B. Financial Exposure
Federal trademark infringement carries significant potential liability, including:
| Remedy | Statutory Basis | Potential Exposure |
|---|---|---|
| Injunctive Relief | 15 U.S.C. § 1116 | Court-ordered cessation of services to infringer |
| Defendant's Profits | 15 U.S.C. § 1117(a) | Disgorgement of profits attributable to infringement |
| Plaintiff's Damages | 15 U.S.C. § 1117(a) | Actual damages sustained by trademark owner |
| Enhanced Damages | 15 U.S.C. § 1117(a) | Up to treble damages in cases of willful infringement |
| Statutory Damages (Counterfeiting) | 15 U.S.C. § 1117(c) | $1,000 to $200,000 per mark; up to $2,000,000 if willful |
| Attorney's Fees | 15 U.S.C. § 1117(a) | Recoverable in "exceptional" cases |
| Costs | 15 U.S.C. § 1117(a) | Court costs and investigation expenses |
| Destruction of Infringing Articles | 15 U.S.C. § 1118 | Court-ordered destruction of infringing materials |
C. Your Acceptable Use Policy / Terms of Service
Most hosting providers, including your company, maintain Acceptable Use Policies ("AUP") and Terms of Service ("TOS") that prohibit customers from using hosting services for unlawful purposes, including intellectual property infringement. We have reviewed your company's publicly available policies and note the following:
- ☐ Your AUP expressly prohibits use of services for trademark infringement
- ☐ Your AUP prohibits use of services for unlawful activity generally
- ☐ Your TOS reserves the right to suspend or terminate accounts that violate applicable law
- ☐ Your TOS includes an indemnification obligation for customers who engage in infringing activity
- ☐ Your company maintains an abuse reporting mechanism at: [________________________________]
Specific AUP/TOS Provisions: [________________________________]
We request that you enforce these provisions by taking the actions described in Part V below.
PART V: DEMANDS AND REQUIRED ACTIONS
We hereby demand that your company take the following actions immediately, and in no event later than [____] business days from receipt of this notice:
A. Immediate Takedown / Disable Access
- ☐ Suspend or terminate the hosting account associated with the infringing resource at [________________________________]
- ☐ Disable public access to the infringing website, application, or content at the identified URL(s) and IP address(es)
- ☐ Remove or block all content displaying Our Client's trademark(s) from your servers
- ☐ Prevent reactivation of the account or migration of the infringing content to alternative resources within your infrastructure
B. Account Holder Information Disclosure
To the extent permitted by applicable law and your privacy policy, we request that you provide the following information regarding the account holder responsible for the infringing content:
- ☐ Account holder name and contact information
- ☐ Account creation date
- ☐ Payment method and billing information
- ☐ Account activity logs relevant to the infringing content
C. Evidence Preservation
- ☐ Preserve all records related to the infringing account, including but not limited to server logs, access logs, account registration information, payment records, and content data
- ☐ Implement a litigation hold on all records related to the identified account
- ☐ Do not destroy or allow destruction of any evidence that may be relevant to pending or anticipated litigation
D. Written Confirmation
- ☐ Provide written confirmation of the actions taken in response to this notice to the undersigned at the address and email listed above within [____] business days
- ☐ Include in your confirmation the specific actions taken, dates of actions, and any relevant account information disclosed
E. Deadline for Compliance
All actions must be completed within [____] business days of receipt of this notice.

■ SHORT TASK 1: List every remedy in the trademark infringement notice's table whose statutory basis is 15 U.S.C. § 1117(a).
■ SHORT TASK 2: Please extend the trademark infringement notice, starting after its deadline-for-compliance sentence.
The lines after this point are separate material from the trademark infringement notice.

■ GIVEN INFORMATION:
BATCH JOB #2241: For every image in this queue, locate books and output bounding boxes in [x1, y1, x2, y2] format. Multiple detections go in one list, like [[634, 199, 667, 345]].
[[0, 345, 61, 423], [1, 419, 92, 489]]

■ RIGHT ANSWER 1: Defendant's Profits, Plaintiff's Damages, Enhanced Damages, Attorney's Fees, Costs

■ RIGHT ANSWER 2:
Failure to comply within this timeframe will be treated as evidence that your company has elected to continue providing services to the infringer with actual knowledge of the infringement, potentially exposing your company to contributory liability.
PART VI: DMCA AND SAFE HARBOR -- INAPPLICABILITY TO TRADEMARK CLAIMS
A. Important Distinction: Copyright vs. Trademark Takedown
We wish to clarify that this notice concerns trademark infringement, not copyright infringement. The distinction is legally significant:
| Feature | DMCA (Copyright) | Trademark Takedown |
|---|---|---|
| Statutory Framework | 17 U.S.C. § 512 | No statutory takedown regime |
| Safe Harbor Available | Yes, if requirements met | No safe harbor for trademark |
| Counter-Notice Process | Yes, codified in § 512(g) | No statutory counter-notice |
| Perjury Requirement | Complainant must attest under penalty of perjury | No perjury requirement (but good faith required) |
| Provider Obligation | Expeditious removal upon notice | Obligation arises from contributory liability doctrine |
| Designated Agent Required | Yes, registered with Copyright Office | N/A |
B. Why This Matters for Your Company
Because no DMCA-like safe harbor exists for trademark claims, your company cannot immunize itself from trademark liability merely by following DMCA procedures. Instead, your liability is governed by the common law Inwood/Tiffany contributory infringement standard. This notice puts you on actual notice. Your response (or lack thereof) will determine your legal exposure.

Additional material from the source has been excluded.